++ MEK published something in the name of Hadi Sani Khani in the Iran Efshahgah site – one of tens of sites dedicated to swearing at critics – which revealed their true face. Hadi apparently says he has not been transferred to France: ‘It is all a lie I have not been kidnapped. You are all agents of the regime’. Some people reacted by pointing out that Hadi is not well educated and yet this piece is written by someone fairly literate, so this writing doesn’t match with it being him. Secondly, if it is him, where is he? Alireza Nasrollahi from France wrote a note asking ‘what kind of organization is this? The head is missing for two decades, their defector is suddenly missing but claims on a website that he hasn’t been kidnapped. The organisation has become websites rather than real people’. Atefeh Nadalian in Tehran wrote an analysis of the situation.
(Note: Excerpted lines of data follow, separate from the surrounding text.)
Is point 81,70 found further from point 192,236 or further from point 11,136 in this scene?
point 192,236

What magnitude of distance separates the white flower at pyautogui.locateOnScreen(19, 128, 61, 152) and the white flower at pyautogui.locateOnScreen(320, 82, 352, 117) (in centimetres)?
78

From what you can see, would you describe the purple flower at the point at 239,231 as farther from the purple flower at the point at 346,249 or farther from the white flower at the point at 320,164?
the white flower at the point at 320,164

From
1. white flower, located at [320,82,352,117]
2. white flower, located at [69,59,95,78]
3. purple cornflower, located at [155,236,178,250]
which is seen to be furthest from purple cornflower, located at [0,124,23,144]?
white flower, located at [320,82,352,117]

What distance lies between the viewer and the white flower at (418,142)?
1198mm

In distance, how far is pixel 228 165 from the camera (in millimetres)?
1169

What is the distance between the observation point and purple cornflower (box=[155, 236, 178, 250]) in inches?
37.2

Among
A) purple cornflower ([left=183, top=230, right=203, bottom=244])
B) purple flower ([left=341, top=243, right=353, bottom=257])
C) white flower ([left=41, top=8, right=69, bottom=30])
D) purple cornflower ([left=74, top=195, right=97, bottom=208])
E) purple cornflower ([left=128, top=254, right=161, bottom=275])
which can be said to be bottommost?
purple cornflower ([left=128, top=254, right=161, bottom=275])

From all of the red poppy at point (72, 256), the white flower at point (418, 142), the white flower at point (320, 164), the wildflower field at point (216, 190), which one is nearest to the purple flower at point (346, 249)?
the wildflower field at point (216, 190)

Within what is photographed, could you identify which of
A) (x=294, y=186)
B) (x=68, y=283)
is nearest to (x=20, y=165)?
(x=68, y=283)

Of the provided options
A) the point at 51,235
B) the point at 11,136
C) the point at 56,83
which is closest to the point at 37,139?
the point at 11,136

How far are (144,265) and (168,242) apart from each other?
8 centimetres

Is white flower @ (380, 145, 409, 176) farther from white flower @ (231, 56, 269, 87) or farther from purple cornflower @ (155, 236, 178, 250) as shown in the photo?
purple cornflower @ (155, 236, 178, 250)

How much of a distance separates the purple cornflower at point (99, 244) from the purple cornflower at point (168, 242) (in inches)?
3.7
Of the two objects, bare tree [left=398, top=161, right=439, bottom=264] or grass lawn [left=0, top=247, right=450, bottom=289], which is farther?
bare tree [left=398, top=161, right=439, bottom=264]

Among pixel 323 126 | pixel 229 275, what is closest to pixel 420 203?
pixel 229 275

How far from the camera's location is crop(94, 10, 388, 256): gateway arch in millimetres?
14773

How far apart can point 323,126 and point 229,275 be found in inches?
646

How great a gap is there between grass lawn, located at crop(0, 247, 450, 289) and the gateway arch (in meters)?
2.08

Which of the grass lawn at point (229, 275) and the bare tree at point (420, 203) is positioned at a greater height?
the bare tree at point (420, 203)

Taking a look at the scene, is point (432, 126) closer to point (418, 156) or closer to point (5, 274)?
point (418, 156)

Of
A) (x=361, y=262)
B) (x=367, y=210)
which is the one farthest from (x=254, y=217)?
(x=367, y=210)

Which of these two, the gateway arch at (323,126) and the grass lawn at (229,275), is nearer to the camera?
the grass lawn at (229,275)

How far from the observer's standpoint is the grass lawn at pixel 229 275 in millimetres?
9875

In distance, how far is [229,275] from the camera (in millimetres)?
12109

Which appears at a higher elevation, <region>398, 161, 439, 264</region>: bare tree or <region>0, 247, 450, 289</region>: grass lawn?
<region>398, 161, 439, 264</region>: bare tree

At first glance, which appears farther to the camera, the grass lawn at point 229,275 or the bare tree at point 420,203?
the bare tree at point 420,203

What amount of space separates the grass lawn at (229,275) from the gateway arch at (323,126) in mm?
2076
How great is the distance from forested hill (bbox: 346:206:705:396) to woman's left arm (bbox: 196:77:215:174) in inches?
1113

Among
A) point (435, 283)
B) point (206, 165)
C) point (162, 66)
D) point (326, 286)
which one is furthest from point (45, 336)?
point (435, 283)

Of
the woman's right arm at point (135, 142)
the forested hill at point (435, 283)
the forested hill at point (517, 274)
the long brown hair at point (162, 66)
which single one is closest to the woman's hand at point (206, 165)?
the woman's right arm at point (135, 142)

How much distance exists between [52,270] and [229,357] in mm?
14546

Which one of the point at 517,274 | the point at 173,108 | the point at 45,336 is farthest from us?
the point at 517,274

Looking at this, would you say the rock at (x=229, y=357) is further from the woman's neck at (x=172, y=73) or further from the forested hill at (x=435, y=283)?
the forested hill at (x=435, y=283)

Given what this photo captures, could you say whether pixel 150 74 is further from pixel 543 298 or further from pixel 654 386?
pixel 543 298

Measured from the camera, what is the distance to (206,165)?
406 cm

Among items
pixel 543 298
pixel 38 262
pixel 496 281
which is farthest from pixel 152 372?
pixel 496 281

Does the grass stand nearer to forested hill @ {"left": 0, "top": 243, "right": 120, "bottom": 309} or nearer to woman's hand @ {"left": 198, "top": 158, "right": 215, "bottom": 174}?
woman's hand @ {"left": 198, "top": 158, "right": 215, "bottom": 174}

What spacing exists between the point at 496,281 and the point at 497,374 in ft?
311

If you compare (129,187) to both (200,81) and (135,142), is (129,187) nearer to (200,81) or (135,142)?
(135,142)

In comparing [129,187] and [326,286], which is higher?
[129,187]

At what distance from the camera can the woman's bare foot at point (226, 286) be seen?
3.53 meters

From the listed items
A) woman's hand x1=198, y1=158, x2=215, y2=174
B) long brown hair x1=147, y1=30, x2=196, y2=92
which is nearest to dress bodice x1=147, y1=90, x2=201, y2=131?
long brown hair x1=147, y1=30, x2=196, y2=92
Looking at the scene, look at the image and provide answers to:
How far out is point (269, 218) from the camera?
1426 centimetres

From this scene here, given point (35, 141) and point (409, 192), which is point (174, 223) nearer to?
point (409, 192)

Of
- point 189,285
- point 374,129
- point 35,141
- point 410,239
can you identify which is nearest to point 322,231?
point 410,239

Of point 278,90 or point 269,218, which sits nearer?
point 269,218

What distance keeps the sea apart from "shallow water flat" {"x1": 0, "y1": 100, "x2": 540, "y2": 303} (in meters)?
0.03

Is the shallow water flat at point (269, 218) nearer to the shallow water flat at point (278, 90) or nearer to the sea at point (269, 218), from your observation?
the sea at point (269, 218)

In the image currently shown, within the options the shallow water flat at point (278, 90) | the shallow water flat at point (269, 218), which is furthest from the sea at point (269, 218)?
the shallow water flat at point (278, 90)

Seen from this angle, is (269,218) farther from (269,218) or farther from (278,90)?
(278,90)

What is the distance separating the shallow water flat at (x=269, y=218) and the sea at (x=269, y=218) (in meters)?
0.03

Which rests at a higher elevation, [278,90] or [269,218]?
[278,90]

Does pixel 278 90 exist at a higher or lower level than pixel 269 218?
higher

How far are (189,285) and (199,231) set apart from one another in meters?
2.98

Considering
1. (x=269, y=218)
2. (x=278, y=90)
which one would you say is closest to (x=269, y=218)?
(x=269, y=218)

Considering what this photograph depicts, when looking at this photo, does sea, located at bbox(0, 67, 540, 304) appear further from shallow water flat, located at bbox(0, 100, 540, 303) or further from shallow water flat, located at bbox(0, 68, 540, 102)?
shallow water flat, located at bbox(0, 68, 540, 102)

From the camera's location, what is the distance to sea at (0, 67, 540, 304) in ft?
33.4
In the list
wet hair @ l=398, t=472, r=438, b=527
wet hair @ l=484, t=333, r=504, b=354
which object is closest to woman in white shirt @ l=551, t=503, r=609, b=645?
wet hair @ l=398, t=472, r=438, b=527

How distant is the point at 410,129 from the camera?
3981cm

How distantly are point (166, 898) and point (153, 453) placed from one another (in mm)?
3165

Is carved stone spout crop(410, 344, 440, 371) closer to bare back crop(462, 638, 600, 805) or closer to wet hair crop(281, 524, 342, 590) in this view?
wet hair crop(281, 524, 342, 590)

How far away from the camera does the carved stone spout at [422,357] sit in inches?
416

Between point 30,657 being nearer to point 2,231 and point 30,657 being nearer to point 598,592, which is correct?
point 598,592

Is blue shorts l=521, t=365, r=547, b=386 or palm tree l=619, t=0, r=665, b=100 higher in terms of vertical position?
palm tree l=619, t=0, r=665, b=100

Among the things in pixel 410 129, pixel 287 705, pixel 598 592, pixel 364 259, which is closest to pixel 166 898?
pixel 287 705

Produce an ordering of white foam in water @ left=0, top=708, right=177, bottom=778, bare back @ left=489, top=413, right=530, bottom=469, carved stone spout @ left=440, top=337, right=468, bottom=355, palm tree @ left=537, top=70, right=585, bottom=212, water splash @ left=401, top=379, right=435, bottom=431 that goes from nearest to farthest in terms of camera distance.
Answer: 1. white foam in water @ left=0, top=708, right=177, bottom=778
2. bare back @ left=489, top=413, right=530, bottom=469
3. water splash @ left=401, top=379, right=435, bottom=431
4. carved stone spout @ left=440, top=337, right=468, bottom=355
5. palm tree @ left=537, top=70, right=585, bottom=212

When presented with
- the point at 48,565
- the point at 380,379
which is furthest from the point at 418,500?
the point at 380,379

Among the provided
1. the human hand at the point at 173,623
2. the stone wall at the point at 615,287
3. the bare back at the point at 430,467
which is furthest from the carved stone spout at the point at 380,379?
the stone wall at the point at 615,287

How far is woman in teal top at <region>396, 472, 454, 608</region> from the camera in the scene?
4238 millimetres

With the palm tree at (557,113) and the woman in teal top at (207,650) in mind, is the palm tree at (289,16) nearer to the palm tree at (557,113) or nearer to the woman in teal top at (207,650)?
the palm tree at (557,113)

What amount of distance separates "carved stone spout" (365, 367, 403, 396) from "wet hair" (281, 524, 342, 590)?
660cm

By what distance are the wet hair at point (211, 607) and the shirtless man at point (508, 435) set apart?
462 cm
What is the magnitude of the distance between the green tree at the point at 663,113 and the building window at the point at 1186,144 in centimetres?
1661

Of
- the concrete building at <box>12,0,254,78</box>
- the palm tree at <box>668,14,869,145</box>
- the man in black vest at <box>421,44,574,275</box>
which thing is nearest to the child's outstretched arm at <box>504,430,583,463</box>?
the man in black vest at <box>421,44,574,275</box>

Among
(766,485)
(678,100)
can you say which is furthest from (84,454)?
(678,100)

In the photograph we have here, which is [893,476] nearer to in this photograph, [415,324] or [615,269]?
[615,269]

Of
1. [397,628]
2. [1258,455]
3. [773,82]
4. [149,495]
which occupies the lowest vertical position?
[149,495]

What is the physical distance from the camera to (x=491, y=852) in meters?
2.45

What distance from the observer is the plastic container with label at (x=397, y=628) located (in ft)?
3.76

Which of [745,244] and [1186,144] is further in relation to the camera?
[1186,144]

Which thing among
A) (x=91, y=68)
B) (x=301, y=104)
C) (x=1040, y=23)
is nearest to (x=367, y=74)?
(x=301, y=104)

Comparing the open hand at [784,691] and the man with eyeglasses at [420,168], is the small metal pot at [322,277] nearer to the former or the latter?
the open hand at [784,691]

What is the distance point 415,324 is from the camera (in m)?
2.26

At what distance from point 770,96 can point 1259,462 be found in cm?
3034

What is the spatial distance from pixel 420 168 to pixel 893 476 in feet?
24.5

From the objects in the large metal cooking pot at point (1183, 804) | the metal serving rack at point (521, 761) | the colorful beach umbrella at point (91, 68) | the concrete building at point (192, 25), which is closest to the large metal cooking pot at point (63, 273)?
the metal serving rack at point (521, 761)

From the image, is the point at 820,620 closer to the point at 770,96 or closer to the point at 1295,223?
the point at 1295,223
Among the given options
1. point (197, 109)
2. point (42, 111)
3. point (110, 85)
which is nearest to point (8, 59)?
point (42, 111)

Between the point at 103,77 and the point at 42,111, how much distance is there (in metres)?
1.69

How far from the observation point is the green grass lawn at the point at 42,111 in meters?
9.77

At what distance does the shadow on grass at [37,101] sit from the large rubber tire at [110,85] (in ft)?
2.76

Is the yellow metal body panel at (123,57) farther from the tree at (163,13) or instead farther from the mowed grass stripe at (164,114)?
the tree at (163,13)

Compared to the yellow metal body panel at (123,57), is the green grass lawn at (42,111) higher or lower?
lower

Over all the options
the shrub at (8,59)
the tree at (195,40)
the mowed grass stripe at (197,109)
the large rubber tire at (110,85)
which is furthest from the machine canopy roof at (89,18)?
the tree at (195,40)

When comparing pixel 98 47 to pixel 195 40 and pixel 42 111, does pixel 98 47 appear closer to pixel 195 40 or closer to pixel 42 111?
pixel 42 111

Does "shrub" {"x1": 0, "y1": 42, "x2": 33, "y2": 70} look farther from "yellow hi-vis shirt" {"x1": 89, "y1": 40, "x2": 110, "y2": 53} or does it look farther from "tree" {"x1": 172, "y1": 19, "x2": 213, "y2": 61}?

Nadalian looks at what Hadi said previously when he had left MEK and was warning that this kind of activity goes on – kidnapping etc. And now MEK putting this on their site exactly proves that Hadi was right and that they have kidnapped him. Nadalian compares what the MEK actually do with what they say. ‘If you exempt those inside the camp who can’t complain, when you look at these actions everybody outside the camp can see they are spitting into the wind. The only conclusion is that this is for internal consumption.’
++ Several people reacted to the news that Iran and the Saudis have started talking in Iraq. Edvard Theramdor from Germany says after indirect Iran US talks took place in Vienna and Iran Saudi talks took place in Iraq, the only place left for the MEK to hide is Tel Aviv. Their only hope is that Iran won’t talk to anyone in Israel. Thermador emphasises “it is not me saying this, this is being said by my friends inside MEK. It has become a joke for them; ‘this is the end of us!’.”
++ Ghafour Fatahian in Paris has written a note on the surfacing of Maryam Rajavi in France and her vanishing again. Fatahian says we have been clearly informed in France that Rajavi was given a few days limited visa on a piece of paper issued in Albania by the government there. All the time she was under observation, not allowed to come out of her compound or travel to anywhere else in the EU. She managed to make five international conference call videos in three days, and attend a ceremony at the graveside of Behzad Moezi (whose family denounced Maryam Rajavi for desecrating his memory). Looking at MEK coverage, the phrase ‘Maryam Rajavi’s residence in France’ is used over and over again in an effort to say ‘I have not been deported’. Which only has a backlash because everyone can now see that she has been deported. By overdoing it they have proved the truth.
++ Mazda Parsi of Nejat Society asks what happened to Massoud Rajavi’s generation of MEK members. These are the people who joined MEK before the 1979 revolution, up to 1985 when recruitment methods changed. According to Parsi the key to unlocking the answer can be found in evidence of the cultic abuse suffered by these long-term victims. Writers, including Anne Singleton, Elizabeth Rubin in the New York Times magazine along with the personal testimonies of former members. The piece concludes that eventually all the members will wake up and escape the brainwashing.
++ Nusantaranews of Indonesia published a piece about the JCPOA talks and the attempts to sabotage them. The piece reviewed various Israeli attacks – Natanz, Mohsen Fakhirazadeh – pointing out the irony of that country refusing to disclose its own nuclear program. In America, the Israeli and anti-Iran lobbyists are fully active. The MEK are also mentioned as a ‘terrorist organization [which] strongly opposes US-Iran diplomacy’. The piece concludes that if Iran is goaded into revenge, this pressure could drag the US into a war it cannot necessarily win.
++ Tasmin News published part 7 of a review by Abbas Salimi Namin of a book by Ronen Bergman titled ‘The Secret War With Iran’. Bergman is a committed Zionist. Namin is Director of the Iran History Studies and Compilation Bureau. In this review, Namin seeks to correct errors in Bergman’s book, particularly in respect to the relation of Ayatollah Khomeini to opposition groups at the time of the 1979 Revolution.